From: Daniel J Sebald
Subject: Re: gplot.txt
Date: Wed, 02 Mar 2016 22:31:48 -0600
User-agent: Mozilla/5.0 (X11; U; Linux x86_64; en-US; rv:1.9.2.24) Gecko/20111108 Fedora/3.1.16-1.fc14 Thunderbird/3.1.16

On 03/02/2016 09:17 PM, Lachlan Andrew wrote:
On 3 March 2016 at 13:41, Daniel J Sebald<address@hidden>  wrote:
On 03/02/2016 08:03 PM, Ben Abbott wrote:

I’ve just reverted the changeset …

         hg revert —all -r af8118df8292

… and the problem persists.


That revert may include the changeset itself.  You might need to revert to
one of the changeset's parents or grandparents depending on how far back the
related changes go.  Follow the link to the parent in the link listed above.

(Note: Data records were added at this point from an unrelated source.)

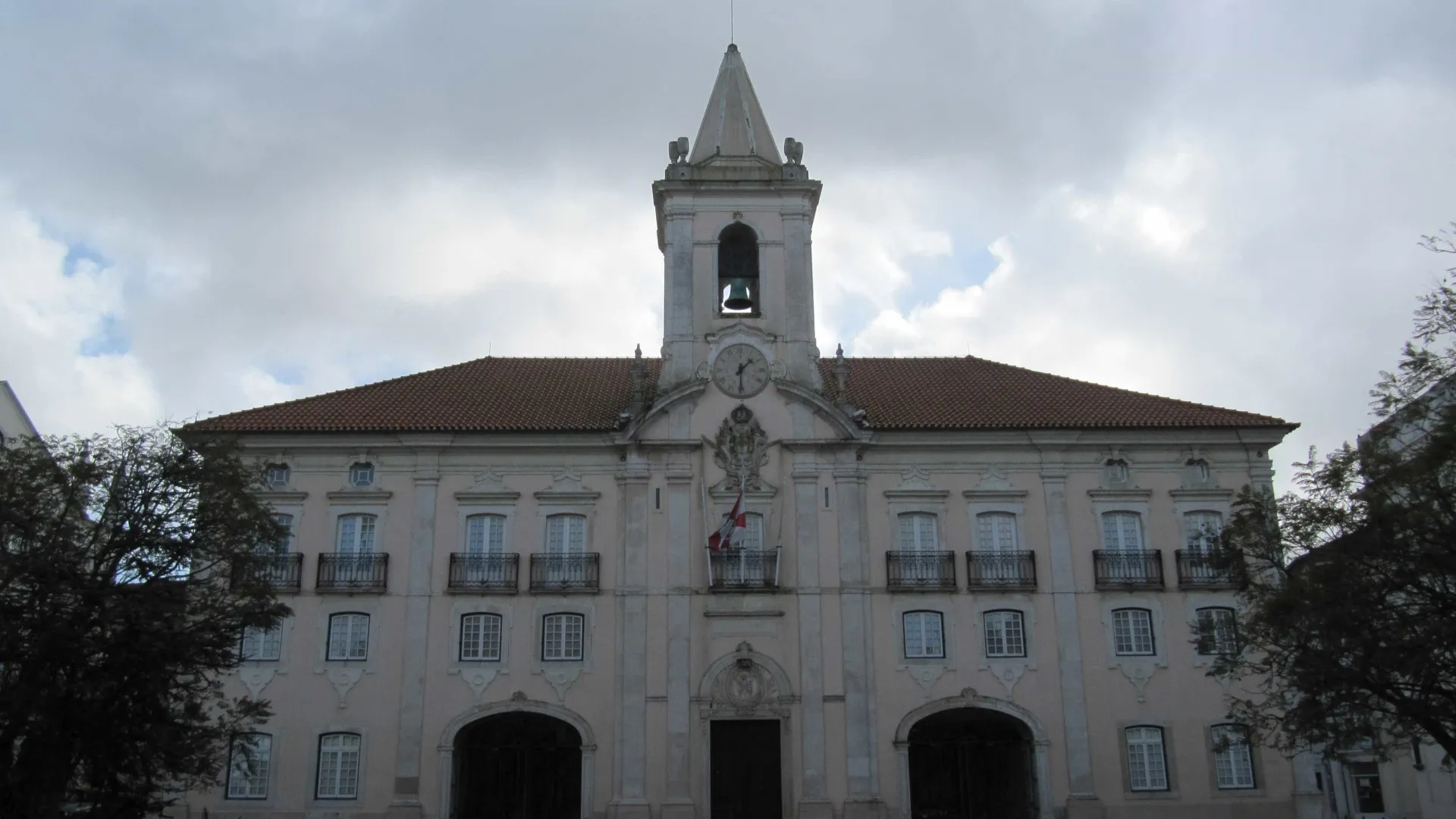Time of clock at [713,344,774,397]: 1:30
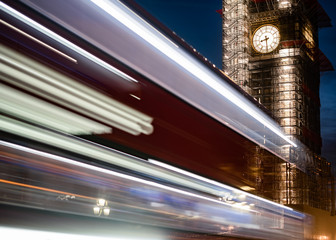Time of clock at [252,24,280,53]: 8:29
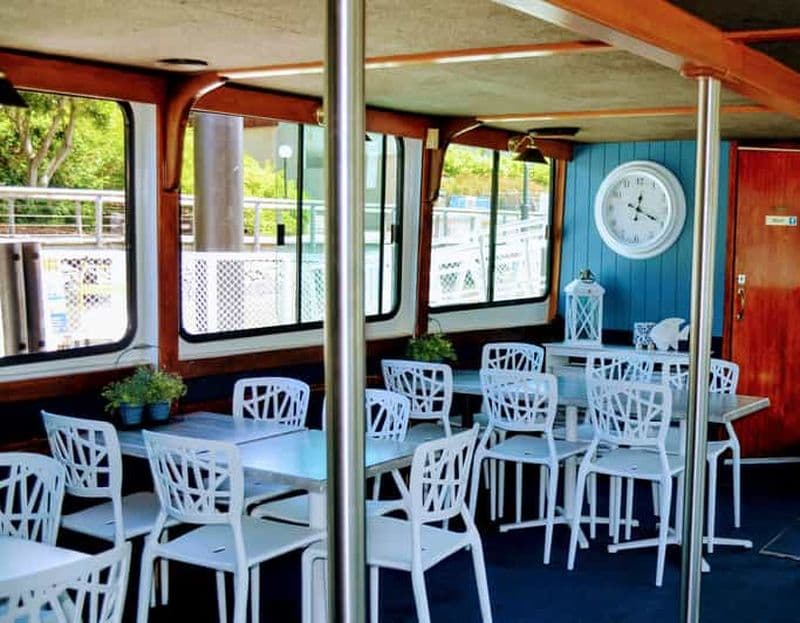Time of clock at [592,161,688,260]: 12:19
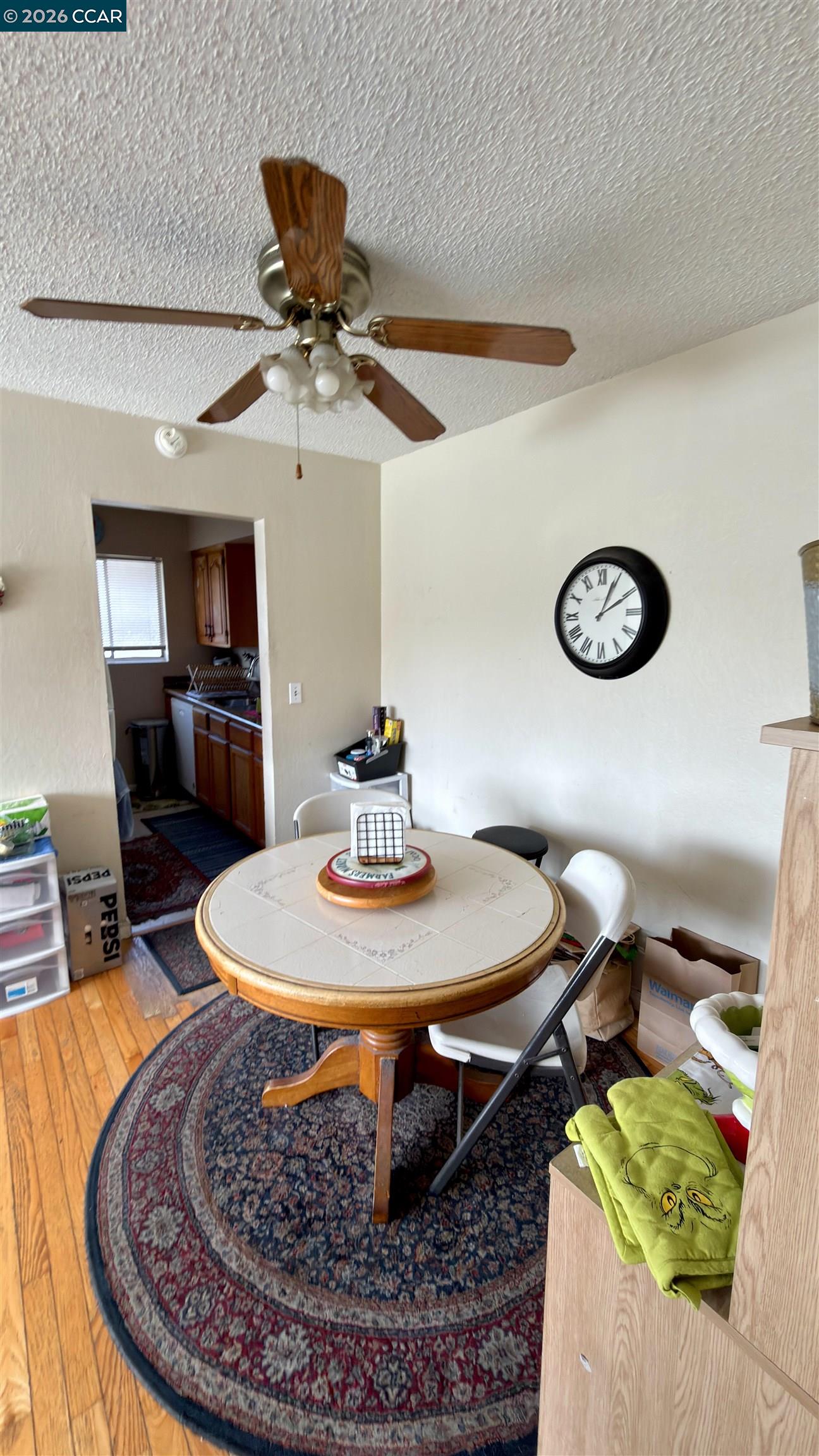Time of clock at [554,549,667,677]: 2:04
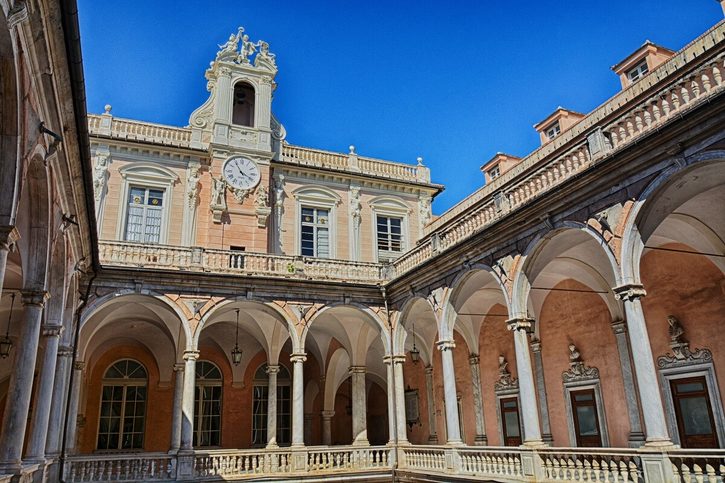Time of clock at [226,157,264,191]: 3:54
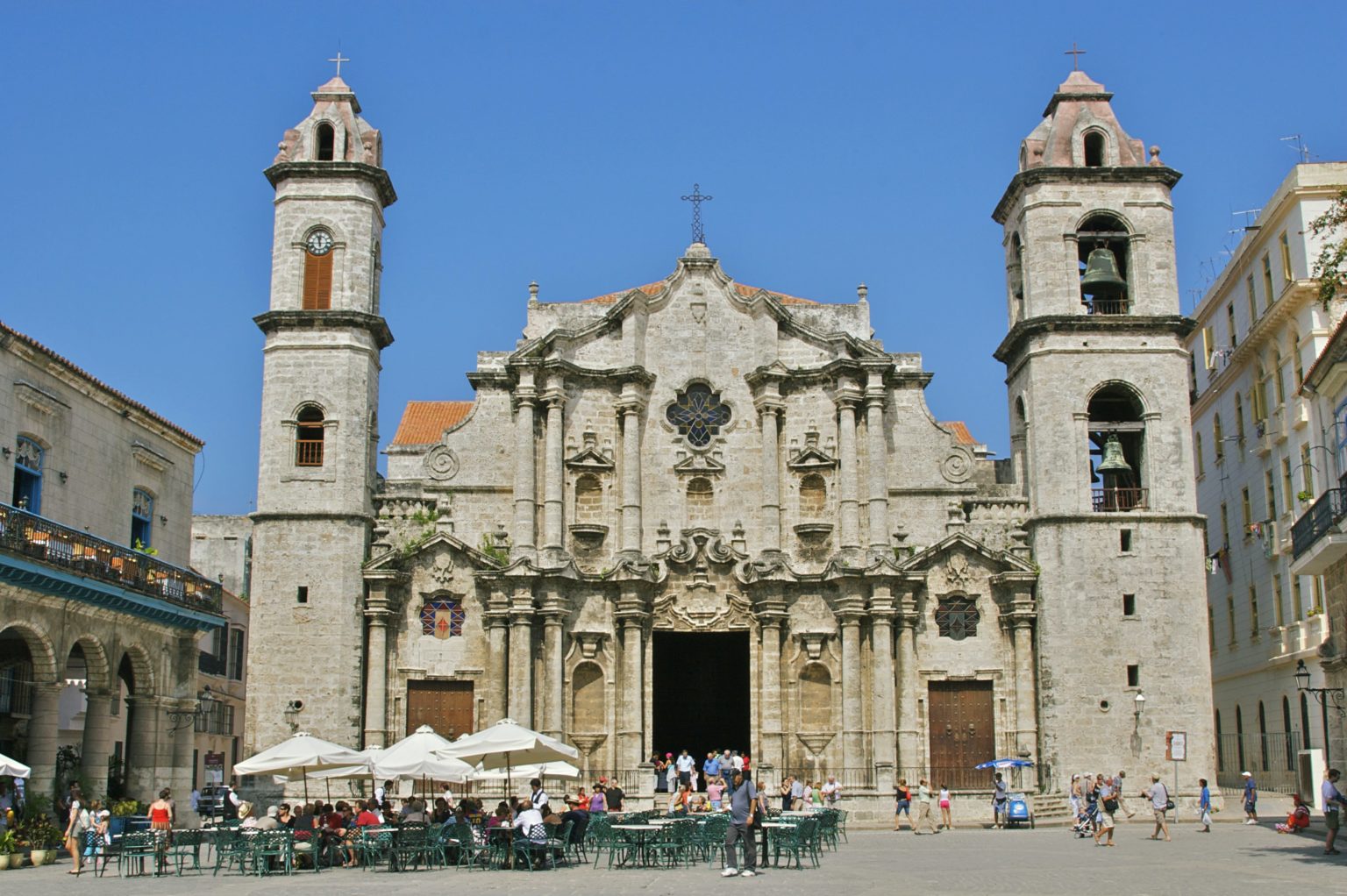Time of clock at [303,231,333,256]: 11:57
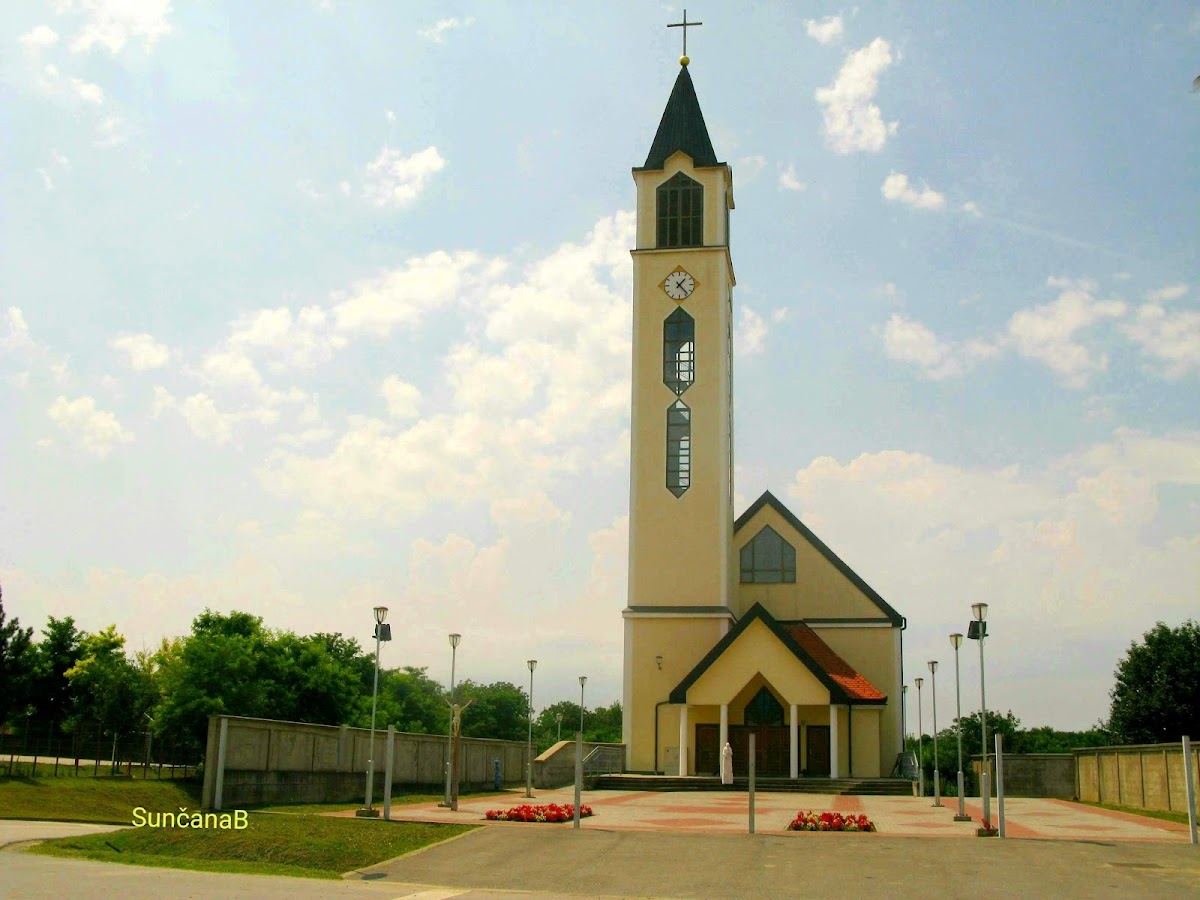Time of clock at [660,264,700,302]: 1:23
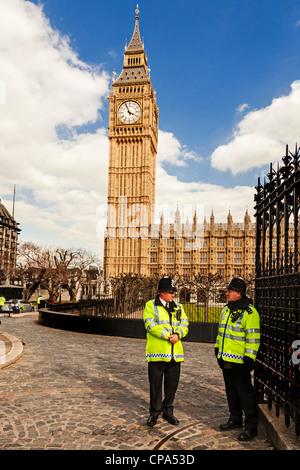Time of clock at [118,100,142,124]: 3:56
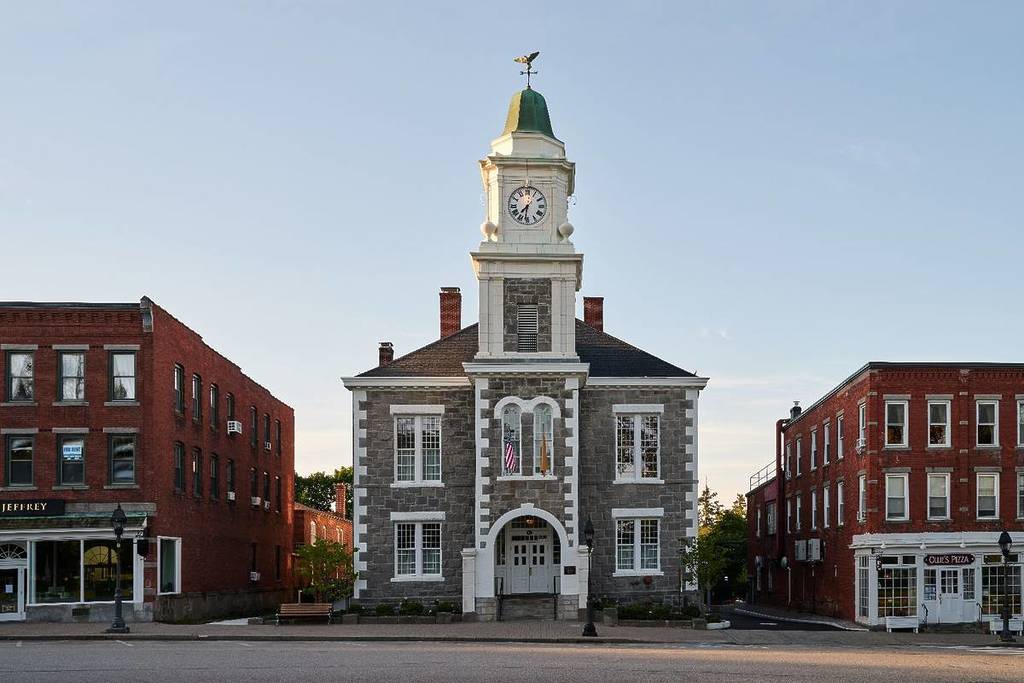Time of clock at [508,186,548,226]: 7:31
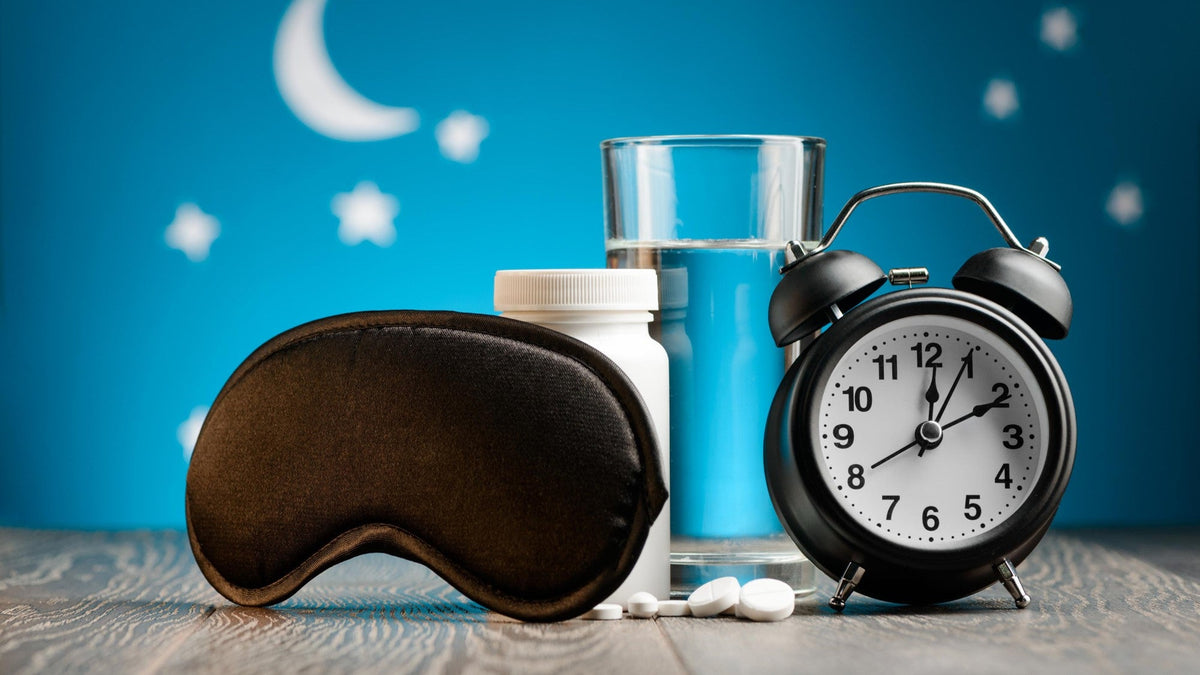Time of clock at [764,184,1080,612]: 12:10
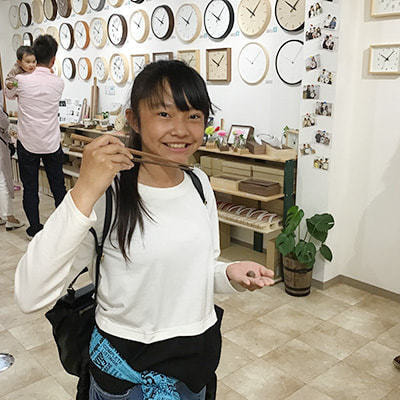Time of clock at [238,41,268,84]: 10:07
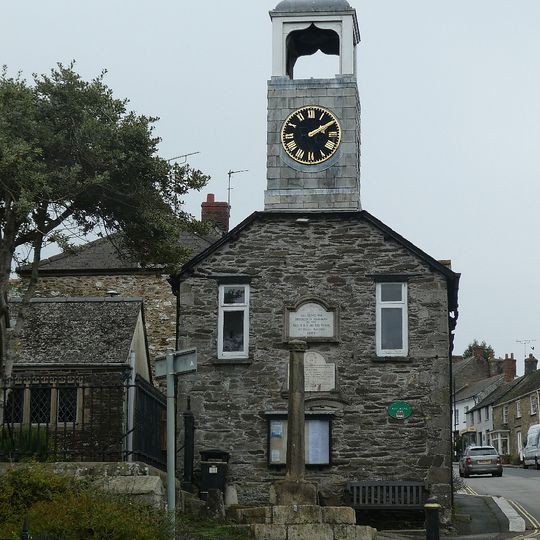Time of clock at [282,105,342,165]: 2:09
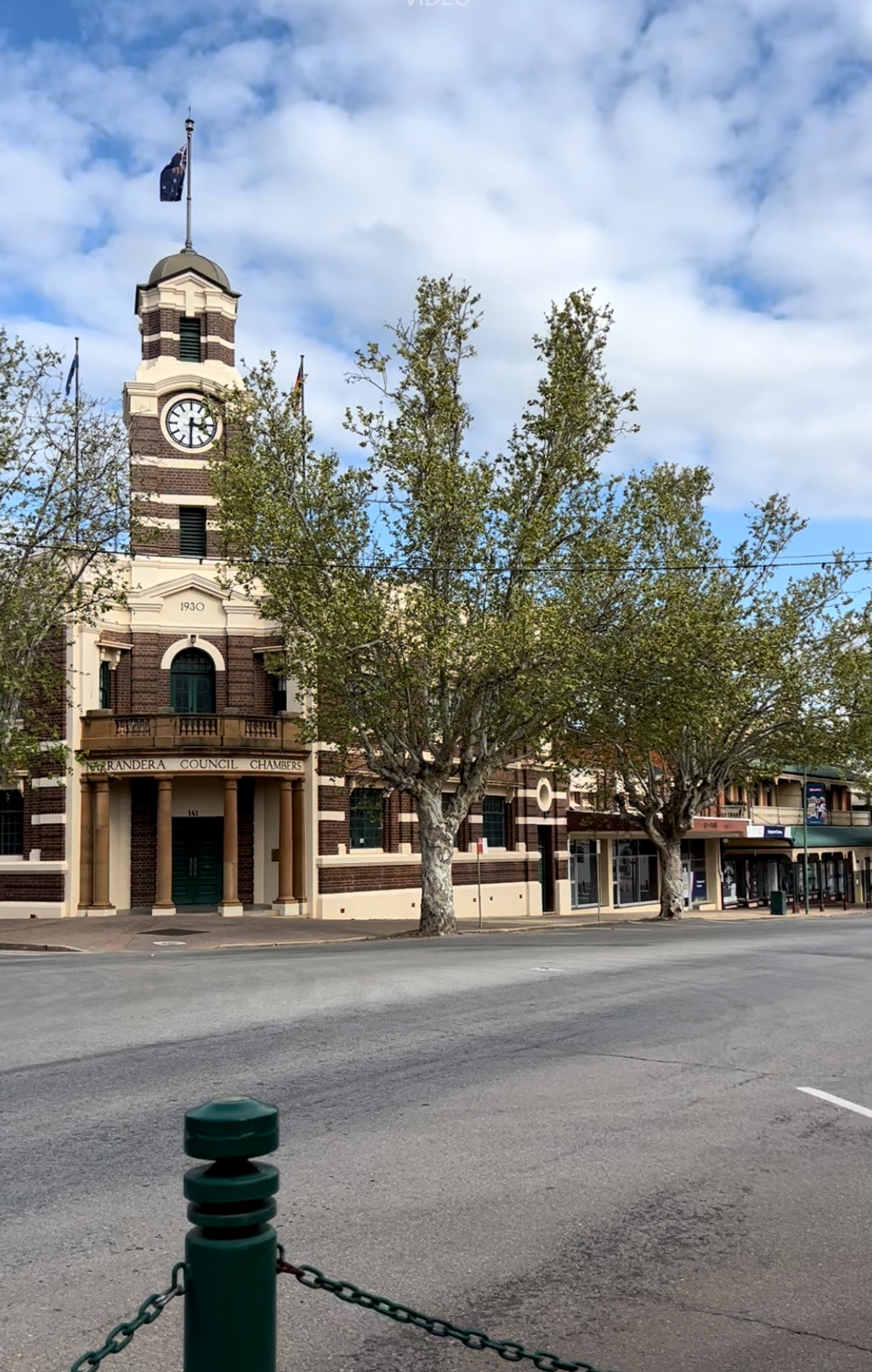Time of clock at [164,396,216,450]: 3:30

I've had a quick look at that changeset, and at speye.  I don't see
how the code to reshape or resize sparse arrays can be called from
speye.  It is hard to debug on my system, because it doesn't give an
error.

Yes, that's always difficult. Speye() is a pretty straight forward call to a Sparse constructor.


Note also that Sparse.cc isn't the only place to look for sparse
matrix code.  I gather that other files called by speye include
libinterp/core/sparse.cc
liboctave/array/Sparse-d.cc
liboctave/array/dSparse.cc
liboctave/array/MSparse.cc
plus associated header files (which contain surprisingly much actual code).

Yes, but the intention was to narrow down what version the segfault may have occurred at.

I'm not certain, but my experience is that linux is sometimes a little forgiving with an index just one increment out of bound, i.e., doesn't always necessarily segfault, but other operating systems usually aren't so tolerant.